Task a: In the trade deadline article, what did Florida receive in exchange for Gary Roberts?

The 2007 trade deadline was the kind of day we expected to see. Big names moved to big markets. Small names moved to small markets. And the ribs of Oilernation were once again cracked and the heart of the team torn out, still beating... so to speak. But wallowing in depression after losing Captain Canada hasn't stopped me from letting you know all about the young guns moved February 27th.
The Deal: Gary Roberts to Pittsburgh for defenseman Noah Welch.
Held over from the night before as Roberts contemplated waiving his NTC, the Pens and Panthers consumated the first deal of the day. In exchange for the grizzled veteran winger, Florida picked up 24 year-old prospect Noah Welch. Standing a solid 6'4, 212 lbs, the aggressive blueliner led Harvard University in PIM all four years there. He's taken that pounding style of play to the pros, racking up 147 penalty minutes in 131 games between the American League and NHL. But that's not all the Brighton, MA native is good for. A keen student of the offensive game, Welch's crisp passes and hard point shot have led to 50 points in 104 AHL games. As he gains experience, expect his NHL totals to hover around 25-29 points annually. Welch will help those in keeper leagues that score across a wide-range of catagories that reward defensemen- hits, blocked shots, PIM, +/- and of course points.
The Deal: Georges Laraque to Pittsburgh for Dan Carcillo and a 2008 3rd round draft choice.

Entries:
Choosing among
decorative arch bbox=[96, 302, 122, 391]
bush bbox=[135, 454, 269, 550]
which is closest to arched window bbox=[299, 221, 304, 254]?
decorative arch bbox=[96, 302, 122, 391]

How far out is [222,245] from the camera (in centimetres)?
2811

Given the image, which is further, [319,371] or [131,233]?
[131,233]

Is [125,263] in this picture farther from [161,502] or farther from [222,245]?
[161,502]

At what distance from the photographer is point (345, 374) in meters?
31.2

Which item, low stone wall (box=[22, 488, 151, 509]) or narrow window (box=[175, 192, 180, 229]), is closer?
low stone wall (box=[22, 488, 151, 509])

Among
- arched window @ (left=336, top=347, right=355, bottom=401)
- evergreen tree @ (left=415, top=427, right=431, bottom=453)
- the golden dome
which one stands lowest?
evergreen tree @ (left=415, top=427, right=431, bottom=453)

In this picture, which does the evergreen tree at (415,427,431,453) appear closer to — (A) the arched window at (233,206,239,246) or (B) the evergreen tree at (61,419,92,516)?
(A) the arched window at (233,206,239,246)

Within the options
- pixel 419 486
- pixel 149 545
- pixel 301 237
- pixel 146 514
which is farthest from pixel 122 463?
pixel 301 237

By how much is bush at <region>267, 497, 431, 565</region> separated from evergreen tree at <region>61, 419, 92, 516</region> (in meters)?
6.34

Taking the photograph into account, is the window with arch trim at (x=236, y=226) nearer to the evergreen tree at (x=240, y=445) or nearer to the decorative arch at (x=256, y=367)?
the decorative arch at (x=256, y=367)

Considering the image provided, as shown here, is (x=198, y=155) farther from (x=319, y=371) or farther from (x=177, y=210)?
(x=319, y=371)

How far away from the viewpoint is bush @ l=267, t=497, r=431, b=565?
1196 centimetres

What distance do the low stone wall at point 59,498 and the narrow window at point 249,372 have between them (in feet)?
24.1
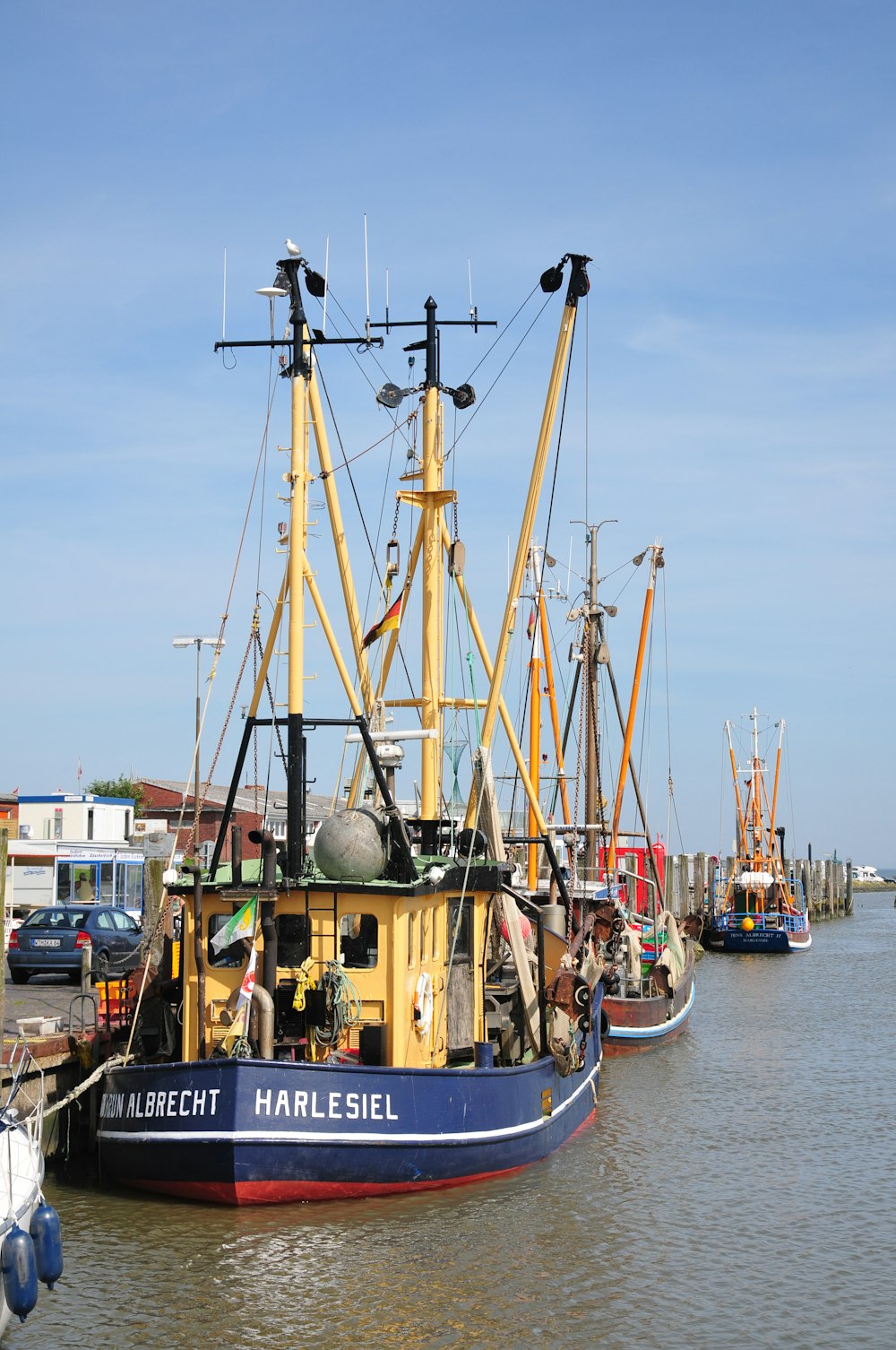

Task b: Express the listing, from the line holding "In this picture, which" through the end of the listing, inclusive, as a Markdown table with the columns Row and Line, omitting blank lines. Leave the pictures out of the answer.

Worked solution a: Florida received defenseman Noah Welch, a 24-year-old prospect.

Worked solution b:
| Row | Line |
|---|---|
| 1 | In this picture, which does the evergreen tree at (415,427,431,453) appear closer to — (A) the arched window at (233,206,239,246) or (B) the evergreen tree at (61,419,92,516)? |
| 2 | (A) the arched window at (233,206,239,246) |
| 3 | Within the options |
| 4 | - pixel 419 486 |
| 5 | - pixel 149 545 |
| 6 | - pixel 301 237 |
| 7 | - pixel 146 514 |
| 8 | which is farthest from pixel 122 463? |
| 9 | pixel 301 237 |
| 10 | By how much is bush at <region>267, 497, 431, 565</region> separated from evergreen tree at <region>61, 419, 92, 516</region> (in meters)? |
| 11 | 6.34 |
| 12 | Taking the photograph into account, is the window with arch trim at (x=236, y=226) nearer to the evergreen tree at (x=240, y=445) or nearer to the decorative arch at (x=256, y=367)? |
| 13 | the decorative arch at (x=256, y=367) |
| 14 | Considering the image provided, as shown here, is (x=198, y=155) farther from (x=319, y=371) or farther from (x=177, y=210)? |
| 15 | (x=319, y=371) |
| 16 | How far away from the viewpoint is bush @ l=267, t=497, r=431, b=565? |
| 17 | 1196 centimetres |
| 18 | What distance do the low stone wall at point 59,498 and the narrow window at point 249,372 have between them (in feet)? |
| 19 | 24.1 |